Actually a Bayesian with access to actual population data would be aware, as you aren't, that globally we average 1.07 boys to each girl at birth. Therefore most couples, likely including my aunt and uncle, were probably biased towards having boys.

There is a good deal of coincidence involved in my actually having the setup for a classic criticism of frequentism in a close relative. But if it happened, the odds were in favor of it involving 6 boys and a girl rather than the other way around.

2 comments

> Bayes' formula has no place to put for things that could have been observed had things turned out differently, but which didn't actually happen.

Sure it does: you have to calculate the probability of your data given the hypothesis. Doing that requires considering all possible outcomes of the hypothesis and their relative likelihood, not just the one you actually observed.

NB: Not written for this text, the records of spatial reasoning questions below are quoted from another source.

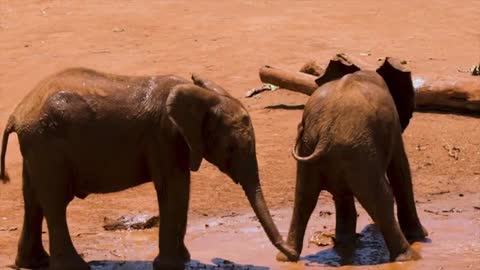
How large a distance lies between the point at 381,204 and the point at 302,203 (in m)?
0.63

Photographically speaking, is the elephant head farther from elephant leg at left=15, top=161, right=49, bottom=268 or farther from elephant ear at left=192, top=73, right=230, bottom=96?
elephant leg at left=15, top=161, right=49, bottom=268

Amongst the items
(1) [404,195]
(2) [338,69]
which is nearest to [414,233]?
(1) [404,195]

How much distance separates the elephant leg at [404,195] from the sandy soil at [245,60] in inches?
7.0

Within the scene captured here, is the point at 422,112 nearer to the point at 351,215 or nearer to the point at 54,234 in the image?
the point at 351,215

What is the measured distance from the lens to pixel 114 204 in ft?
37.2

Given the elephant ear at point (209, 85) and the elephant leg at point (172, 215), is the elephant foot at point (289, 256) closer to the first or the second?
the elephant leg at point (172, 215)

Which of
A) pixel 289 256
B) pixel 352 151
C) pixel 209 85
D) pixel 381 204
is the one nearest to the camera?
pixel 289 256

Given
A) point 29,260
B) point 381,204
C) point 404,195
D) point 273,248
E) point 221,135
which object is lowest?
point 273,248

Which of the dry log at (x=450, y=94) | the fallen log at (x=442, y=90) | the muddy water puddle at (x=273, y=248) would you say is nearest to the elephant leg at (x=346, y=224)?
the muddy water puddle at (x=273, y=248)

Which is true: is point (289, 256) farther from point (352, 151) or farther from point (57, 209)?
point (57, 209)

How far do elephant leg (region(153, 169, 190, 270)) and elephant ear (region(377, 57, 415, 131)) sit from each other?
214 cm

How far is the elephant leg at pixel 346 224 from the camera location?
9.55 meters

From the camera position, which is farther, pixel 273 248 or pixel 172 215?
pixel 273 248

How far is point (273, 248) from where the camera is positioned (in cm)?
965
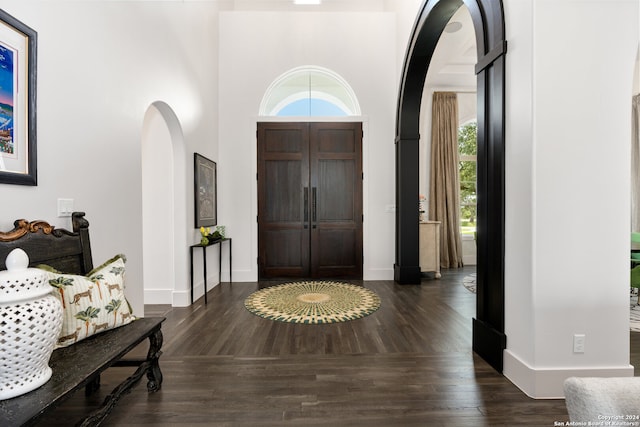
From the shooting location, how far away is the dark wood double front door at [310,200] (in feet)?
15.9

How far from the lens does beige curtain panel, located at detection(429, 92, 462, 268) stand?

> If your prior was that a fraction p of the children would be boys, the odds of the observed outcome would be p^6 (1-p).*

The prior would not actually be a single value for p; it would be a distribution for p over the range (0, 1). The distribution I described was a narrowly peaked Gaussian around p = 0.5, though, as you point out, that might not be the correct value for the peak (see below). However, for illustration purposes, it is much easier to talk about the (idealized, unrealistic) case where your prior is in fact a single point value for p.

However, in order to calculate the odds of the observed outcome, as I said above, you don't just need to know the prior for p. You need to know the process by which the outcomes are generated, according to the hypothesis. The odds you give assume that that process is "bear seven children, regardless of their gender". But that is not the correct process for the actual decision procedure you describe your aunt and uncle as using. That process won't necessarily result in seven children, and the odds of the actually observed outcome will change accordingly.

> a Bayesian with access to actual population data would be aware, as you aren't, that globally we average 1.07 boys to each girl at birth

Depends on whose data you look at and over what time period. But I agree that the best prior to use in a given case would be whatever distribution you get from the data you already have, and yes, that might not be peaked exactly at 50-50.

"globally we average 1.07 boys to each girl at birth. Therefore most couples, likely including my aunt and uncle, were probably biased towards having boys."

Specifically, Chinese boys.

Specifically, Chinese boys.

You have a point.

US statistics are 1.05 boys to each girl at birth. And that figure has been fairly stable for decades.

Which means that my point remains. Most couples are biased towards boys over girls.

> Most couples are biased towards boys over girls.

Yes, but the Bayesian argument shows that you can't infer that from your one sample. You only know that there is a bias towards boys because you have the global data that allows you to adjust the Bayesian prior to be peaked around the actual observed ratio instead of around 0.5. The Bayesian prior is still a much better prediction for any other case not yet observed than any value different from the prior that you might calculate from the data from just your aunt and uncle.